STATED TASK:
Only the lines from the one containing "At what distance from point" to the end of the records belong in the output; print them exactly.

GIVEN INFORMATION:

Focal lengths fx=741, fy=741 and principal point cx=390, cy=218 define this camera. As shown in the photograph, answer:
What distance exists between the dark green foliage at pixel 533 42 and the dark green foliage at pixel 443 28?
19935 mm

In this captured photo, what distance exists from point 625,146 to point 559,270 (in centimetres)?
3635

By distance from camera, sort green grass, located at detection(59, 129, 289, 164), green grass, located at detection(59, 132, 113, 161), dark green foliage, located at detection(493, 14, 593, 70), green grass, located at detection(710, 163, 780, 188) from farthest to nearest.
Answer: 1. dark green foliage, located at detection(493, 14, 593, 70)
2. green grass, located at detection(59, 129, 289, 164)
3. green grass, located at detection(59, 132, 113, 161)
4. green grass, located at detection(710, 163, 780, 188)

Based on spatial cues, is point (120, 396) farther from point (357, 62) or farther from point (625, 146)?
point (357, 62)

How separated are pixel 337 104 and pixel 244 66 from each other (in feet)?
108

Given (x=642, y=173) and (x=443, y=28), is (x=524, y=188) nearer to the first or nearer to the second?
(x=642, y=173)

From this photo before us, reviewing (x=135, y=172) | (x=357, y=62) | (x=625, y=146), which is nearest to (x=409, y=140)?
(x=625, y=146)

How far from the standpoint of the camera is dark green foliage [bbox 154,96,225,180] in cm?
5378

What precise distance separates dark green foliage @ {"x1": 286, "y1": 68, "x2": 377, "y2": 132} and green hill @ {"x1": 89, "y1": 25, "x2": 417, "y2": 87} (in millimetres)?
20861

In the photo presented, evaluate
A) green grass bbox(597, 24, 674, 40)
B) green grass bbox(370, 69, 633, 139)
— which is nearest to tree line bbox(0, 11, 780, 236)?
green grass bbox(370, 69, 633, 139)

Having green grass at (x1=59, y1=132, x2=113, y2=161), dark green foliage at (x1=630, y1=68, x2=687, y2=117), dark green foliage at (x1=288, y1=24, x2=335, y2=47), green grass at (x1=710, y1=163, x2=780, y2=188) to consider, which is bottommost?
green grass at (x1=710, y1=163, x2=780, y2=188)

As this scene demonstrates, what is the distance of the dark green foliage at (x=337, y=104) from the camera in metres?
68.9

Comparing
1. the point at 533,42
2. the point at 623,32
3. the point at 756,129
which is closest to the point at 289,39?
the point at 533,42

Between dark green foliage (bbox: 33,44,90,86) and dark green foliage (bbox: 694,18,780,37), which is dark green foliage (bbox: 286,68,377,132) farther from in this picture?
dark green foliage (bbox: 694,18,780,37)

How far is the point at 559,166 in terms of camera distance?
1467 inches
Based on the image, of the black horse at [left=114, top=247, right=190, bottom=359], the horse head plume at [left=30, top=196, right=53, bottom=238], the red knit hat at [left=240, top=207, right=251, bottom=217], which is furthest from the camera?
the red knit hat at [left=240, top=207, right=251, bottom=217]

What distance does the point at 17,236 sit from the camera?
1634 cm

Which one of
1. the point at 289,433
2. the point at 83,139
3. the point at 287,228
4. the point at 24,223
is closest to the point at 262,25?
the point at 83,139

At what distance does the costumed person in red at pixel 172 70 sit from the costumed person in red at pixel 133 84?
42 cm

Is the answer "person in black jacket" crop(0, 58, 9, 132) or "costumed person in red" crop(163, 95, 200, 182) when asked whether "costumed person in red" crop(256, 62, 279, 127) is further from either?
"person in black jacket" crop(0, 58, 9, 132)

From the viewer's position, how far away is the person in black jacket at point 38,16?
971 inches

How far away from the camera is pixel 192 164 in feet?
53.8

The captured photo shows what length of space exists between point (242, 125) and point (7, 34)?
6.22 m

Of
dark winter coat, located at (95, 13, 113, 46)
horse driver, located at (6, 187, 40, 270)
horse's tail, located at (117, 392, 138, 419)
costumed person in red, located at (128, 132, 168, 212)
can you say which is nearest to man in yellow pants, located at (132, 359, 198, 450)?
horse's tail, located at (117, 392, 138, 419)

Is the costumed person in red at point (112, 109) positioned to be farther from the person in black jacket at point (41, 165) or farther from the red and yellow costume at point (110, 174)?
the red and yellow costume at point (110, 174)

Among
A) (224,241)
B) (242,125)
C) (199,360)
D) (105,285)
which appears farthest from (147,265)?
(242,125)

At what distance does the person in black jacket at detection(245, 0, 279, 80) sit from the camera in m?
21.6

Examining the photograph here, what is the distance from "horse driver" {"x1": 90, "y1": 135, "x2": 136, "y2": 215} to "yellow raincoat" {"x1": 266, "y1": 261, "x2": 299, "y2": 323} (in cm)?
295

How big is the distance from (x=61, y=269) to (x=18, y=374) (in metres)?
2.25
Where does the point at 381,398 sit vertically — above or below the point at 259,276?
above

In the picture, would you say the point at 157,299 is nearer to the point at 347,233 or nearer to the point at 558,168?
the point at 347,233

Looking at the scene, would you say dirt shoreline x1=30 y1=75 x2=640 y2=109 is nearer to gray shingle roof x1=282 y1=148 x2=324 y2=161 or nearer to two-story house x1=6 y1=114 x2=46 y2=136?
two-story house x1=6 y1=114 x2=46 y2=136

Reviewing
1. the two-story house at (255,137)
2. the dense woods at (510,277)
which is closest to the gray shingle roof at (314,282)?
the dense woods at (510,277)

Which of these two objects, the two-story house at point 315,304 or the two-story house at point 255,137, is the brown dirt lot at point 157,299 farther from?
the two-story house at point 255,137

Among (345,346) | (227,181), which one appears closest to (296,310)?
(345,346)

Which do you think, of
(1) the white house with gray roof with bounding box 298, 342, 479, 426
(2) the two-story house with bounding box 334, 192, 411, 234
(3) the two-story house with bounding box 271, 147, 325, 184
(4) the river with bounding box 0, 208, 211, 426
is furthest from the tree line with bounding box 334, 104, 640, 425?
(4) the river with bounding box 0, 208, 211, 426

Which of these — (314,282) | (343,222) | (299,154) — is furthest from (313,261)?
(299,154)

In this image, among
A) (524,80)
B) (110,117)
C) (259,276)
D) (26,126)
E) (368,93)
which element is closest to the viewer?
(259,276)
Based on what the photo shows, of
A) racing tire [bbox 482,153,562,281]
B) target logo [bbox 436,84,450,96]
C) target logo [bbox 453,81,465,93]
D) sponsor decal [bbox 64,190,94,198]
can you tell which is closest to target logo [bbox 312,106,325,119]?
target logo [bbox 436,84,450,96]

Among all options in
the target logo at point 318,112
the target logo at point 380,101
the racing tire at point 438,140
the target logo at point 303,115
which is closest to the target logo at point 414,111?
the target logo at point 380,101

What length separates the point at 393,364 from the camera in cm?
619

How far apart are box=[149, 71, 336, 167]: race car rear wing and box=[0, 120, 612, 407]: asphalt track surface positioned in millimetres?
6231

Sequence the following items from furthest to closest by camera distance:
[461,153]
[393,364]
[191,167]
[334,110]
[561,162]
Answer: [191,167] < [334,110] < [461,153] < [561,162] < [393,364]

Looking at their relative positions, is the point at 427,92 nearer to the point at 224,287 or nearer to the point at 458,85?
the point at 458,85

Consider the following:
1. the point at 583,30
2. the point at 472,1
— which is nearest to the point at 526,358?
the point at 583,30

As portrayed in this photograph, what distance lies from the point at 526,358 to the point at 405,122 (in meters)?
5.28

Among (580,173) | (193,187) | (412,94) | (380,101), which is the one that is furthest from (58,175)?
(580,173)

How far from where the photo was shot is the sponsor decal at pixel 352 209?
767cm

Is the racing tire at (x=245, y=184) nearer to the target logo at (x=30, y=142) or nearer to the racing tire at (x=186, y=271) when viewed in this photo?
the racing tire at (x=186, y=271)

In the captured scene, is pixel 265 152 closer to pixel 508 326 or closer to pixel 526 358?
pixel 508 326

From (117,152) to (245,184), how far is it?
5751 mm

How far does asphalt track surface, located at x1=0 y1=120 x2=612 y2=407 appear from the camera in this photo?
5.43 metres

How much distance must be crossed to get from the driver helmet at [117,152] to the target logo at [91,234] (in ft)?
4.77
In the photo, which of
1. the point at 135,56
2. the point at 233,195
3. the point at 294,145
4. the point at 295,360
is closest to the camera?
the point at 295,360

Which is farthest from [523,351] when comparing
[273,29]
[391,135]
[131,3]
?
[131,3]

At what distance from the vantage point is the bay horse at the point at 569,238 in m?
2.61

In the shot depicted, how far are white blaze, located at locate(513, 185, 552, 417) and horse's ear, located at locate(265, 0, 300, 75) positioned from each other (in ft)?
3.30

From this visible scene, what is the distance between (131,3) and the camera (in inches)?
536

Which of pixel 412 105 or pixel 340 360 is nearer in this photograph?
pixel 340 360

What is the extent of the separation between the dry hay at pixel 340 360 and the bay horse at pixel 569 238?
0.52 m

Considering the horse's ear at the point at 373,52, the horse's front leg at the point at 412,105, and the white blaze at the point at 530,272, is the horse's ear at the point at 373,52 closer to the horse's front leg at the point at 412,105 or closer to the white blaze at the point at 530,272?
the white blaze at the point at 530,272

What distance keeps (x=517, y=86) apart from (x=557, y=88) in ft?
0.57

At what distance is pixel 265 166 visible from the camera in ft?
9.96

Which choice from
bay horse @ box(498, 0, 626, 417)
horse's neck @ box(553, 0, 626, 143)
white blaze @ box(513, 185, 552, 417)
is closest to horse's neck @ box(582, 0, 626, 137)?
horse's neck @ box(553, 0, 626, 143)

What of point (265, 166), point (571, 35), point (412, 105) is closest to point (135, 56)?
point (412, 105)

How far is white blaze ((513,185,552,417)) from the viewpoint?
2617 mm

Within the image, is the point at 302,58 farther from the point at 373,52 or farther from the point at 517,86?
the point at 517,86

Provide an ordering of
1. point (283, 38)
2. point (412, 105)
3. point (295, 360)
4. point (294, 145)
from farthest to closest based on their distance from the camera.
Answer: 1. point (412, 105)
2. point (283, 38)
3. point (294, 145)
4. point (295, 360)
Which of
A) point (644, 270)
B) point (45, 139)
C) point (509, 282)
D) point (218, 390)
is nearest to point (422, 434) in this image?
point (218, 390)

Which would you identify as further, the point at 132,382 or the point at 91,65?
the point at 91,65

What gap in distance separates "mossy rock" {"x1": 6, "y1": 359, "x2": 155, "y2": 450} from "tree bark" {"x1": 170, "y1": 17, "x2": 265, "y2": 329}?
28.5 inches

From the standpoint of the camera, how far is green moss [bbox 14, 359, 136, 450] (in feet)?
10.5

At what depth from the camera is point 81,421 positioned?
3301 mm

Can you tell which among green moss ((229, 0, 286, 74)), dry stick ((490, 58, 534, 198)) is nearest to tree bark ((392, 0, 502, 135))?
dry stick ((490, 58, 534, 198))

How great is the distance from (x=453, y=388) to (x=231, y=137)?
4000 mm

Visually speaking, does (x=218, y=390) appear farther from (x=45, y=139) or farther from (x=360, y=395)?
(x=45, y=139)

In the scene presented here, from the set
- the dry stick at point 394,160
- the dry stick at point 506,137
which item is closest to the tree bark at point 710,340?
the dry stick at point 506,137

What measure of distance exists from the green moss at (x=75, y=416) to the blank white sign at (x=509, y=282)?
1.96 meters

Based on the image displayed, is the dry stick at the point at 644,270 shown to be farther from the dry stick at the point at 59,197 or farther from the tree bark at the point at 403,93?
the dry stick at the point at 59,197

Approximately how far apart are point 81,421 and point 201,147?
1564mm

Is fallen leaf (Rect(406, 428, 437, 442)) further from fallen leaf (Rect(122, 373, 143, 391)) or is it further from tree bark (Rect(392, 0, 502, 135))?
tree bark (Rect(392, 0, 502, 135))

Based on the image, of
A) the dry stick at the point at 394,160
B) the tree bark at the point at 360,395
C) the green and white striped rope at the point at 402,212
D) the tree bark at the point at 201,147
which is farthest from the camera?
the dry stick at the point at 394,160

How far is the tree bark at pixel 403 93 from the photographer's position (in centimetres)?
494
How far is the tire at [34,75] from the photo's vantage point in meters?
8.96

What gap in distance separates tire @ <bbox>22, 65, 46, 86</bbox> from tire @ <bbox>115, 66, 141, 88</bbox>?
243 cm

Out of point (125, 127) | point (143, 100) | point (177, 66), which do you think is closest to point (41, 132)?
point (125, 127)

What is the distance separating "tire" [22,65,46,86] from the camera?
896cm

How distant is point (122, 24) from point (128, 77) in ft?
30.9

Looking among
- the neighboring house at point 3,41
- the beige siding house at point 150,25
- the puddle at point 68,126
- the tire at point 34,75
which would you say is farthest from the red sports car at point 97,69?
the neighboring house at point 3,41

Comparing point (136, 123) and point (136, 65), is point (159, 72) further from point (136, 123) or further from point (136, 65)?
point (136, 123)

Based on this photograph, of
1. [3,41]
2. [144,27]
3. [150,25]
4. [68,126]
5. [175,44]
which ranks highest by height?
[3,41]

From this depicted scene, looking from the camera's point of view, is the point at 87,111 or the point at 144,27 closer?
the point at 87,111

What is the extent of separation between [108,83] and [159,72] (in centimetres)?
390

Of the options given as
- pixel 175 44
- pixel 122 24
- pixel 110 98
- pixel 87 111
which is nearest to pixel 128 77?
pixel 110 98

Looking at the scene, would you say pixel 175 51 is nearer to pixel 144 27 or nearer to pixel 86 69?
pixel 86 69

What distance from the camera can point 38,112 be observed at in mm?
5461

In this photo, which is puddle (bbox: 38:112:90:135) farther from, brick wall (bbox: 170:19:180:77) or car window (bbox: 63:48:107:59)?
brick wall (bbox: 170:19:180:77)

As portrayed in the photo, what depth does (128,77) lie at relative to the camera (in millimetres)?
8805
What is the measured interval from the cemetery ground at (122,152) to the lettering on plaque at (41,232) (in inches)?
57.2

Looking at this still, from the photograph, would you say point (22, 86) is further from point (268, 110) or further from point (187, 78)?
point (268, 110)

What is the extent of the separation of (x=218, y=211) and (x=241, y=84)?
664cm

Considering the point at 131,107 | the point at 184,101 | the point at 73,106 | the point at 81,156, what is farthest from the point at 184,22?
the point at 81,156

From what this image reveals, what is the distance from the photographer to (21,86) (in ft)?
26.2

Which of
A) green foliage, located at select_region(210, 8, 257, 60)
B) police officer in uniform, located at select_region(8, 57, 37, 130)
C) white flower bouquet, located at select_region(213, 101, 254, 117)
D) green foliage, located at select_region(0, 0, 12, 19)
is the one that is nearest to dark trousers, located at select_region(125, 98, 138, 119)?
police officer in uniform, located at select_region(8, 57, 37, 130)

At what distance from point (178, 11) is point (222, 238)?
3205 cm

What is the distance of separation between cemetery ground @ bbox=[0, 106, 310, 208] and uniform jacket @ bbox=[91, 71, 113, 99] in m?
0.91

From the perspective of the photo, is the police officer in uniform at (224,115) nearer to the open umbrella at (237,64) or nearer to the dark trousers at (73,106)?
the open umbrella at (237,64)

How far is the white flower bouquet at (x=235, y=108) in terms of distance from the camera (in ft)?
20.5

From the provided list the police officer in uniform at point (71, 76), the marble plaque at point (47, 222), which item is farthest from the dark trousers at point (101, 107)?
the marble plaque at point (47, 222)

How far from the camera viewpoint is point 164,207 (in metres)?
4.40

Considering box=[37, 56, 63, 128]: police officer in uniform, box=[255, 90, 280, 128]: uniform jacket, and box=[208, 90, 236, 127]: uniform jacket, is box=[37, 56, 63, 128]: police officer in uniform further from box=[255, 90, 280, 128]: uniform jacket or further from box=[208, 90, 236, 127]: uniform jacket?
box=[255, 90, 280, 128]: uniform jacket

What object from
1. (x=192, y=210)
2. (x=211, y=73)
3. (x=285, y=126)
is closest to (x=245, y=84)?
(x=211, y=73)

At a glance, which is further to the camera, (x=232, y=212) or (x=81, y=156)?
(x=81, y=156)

COMPLETE OUTPUT:
At what distance from point (178, 11) is point (222, 238)?
3205 cm

What is the distance of separation between cemetery ground @ bbox=[0, 106, 310, 208] and uniform jacket @ bbox=[91, 71, 113, 99] in m?
0.91

From the perspective of the photo, is the police officer in uniform at (224,115) nearer to the open umbrella at (237,64) or nearer to the dark trousers at (73,106)?
the open umbrella at (237,64)

How far is the white flower bouquet at (x=235, y=108) in terms of distance from the camera (in ft)?
20.5

From the provided list the police officer in uniform at point (71, 76), the marble plaque at point (47, 222), which item is farthest from the dark trousers at point (101, 107)?
the marble plaque at point (47, 222)

How far from the camera viewpoint is point 164,207 (in metres)?
4.40

Considering box=[37, 56, 63, 128]: police officer in uniform, box=[255, 90, 280, 128]: uniform jacket, and box=[208, 90, 236, 127]: uniform jacket, is box=[37, 56, 63, 128]: police officer in uniform further from box=[255, 90, 280, 128]: uniform jacket or further from box=[208, 90, 236, 127]: uniform jacket?
box=[255, 90, 280, 128]: uniform jacket

What object from
1. (x=192, y=210)
2. (x=211, y=73)
3. (x=285, y=126)
is closest to (x=245, y=84)?
(x=211, y=73)

At a glance, which is further to the camera, (x=232, y=212) or (x=81, y=156)?
(x=81, y=156)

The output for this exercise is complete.